Il suo amico immaginario è Hitler in persona (interpretato dallo stesso Taika Waititi), che assume il ruolo di guida idealizzata sempre pronta a ricordare al ragazzo i veri valori del nazismo, ridicolizzato all’estremo, con richiami nemmeno troppo accennati al capolavoro di Chaplin, “Il Grande Dittatore“.
Le certezze costruite nell’infanzia cominceranno lentamente a sgretolarsi quando il bambino scoprirà che sua madre (un’eccezionale Scarlett Johansson) nasconde in casa una bambina ebrea, Elsa (Thomasin McKenzie). Che fine faranno tutti gli insegnamenti fino ad allora veicolati dal mondo degli adulti?
Recensione: il perché delle divergenze
Da un inizio dai toni fiabeschi sulle note di “I want to hold your hand” in tedesco, a risvolti drammatici e molto realistici, il punto più controverso di Jojo Rabbit sembra essere proprio il melting pot di immagini, stili, richiami e passaggi bruschi da un tono all’altro: c’è chi parla di assemblaggio sgraziato tra satira e drammaticità, tra caricatura e contenuti dolorosi e chi riconosce proprio in questi contrasti la caratteristica distintiva della pellicola, tanto da intravvedere in essa non soltanto un possibile futuro cult, ma anche uno tra i prossimi classici film per l’educazione.
Non è un caso però, e questo sembra evidente, che i momenti drammatici segnino un passaggio repentino tra dal surrealismo comico verso toni più cupi e spaventosi, e che la virata avvenga in modo graffiante, senza preavviso. Il suono assordante delle bombe sembra seguire il trauma della disillusione in una brusca torsione verso lo sguardo maturo dell’adulto segnato, dove non c’è ideologia, affetto o amici immaginari che possano più proteggere dall’irruzione del mondo e dei suoi orrori.

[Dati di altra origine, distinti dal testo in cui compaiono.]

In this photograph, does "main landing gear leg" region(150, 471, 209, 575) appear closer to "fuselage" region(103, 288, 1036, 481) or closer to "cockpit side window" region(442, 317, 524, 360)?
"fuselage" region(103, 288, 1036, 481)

Il contrasto, nonostante le critiche, funziona: permette alla narrazione di svolgersi su più livelli d’interpretazione, da quello adulto a quello dall’infanzia, dai carnefici alle vittime, mentre il tutto viene scandito da battute sagaci e sferzanti che distruggono i meccanismi sociali (e atemporali) del pregiudizio: è politicamente corretto, nella sostanza, e non racconta nulla di non già visto, ma a chi piace, piace appunto perché arriva al pubblico attraverso modalità dissacranti.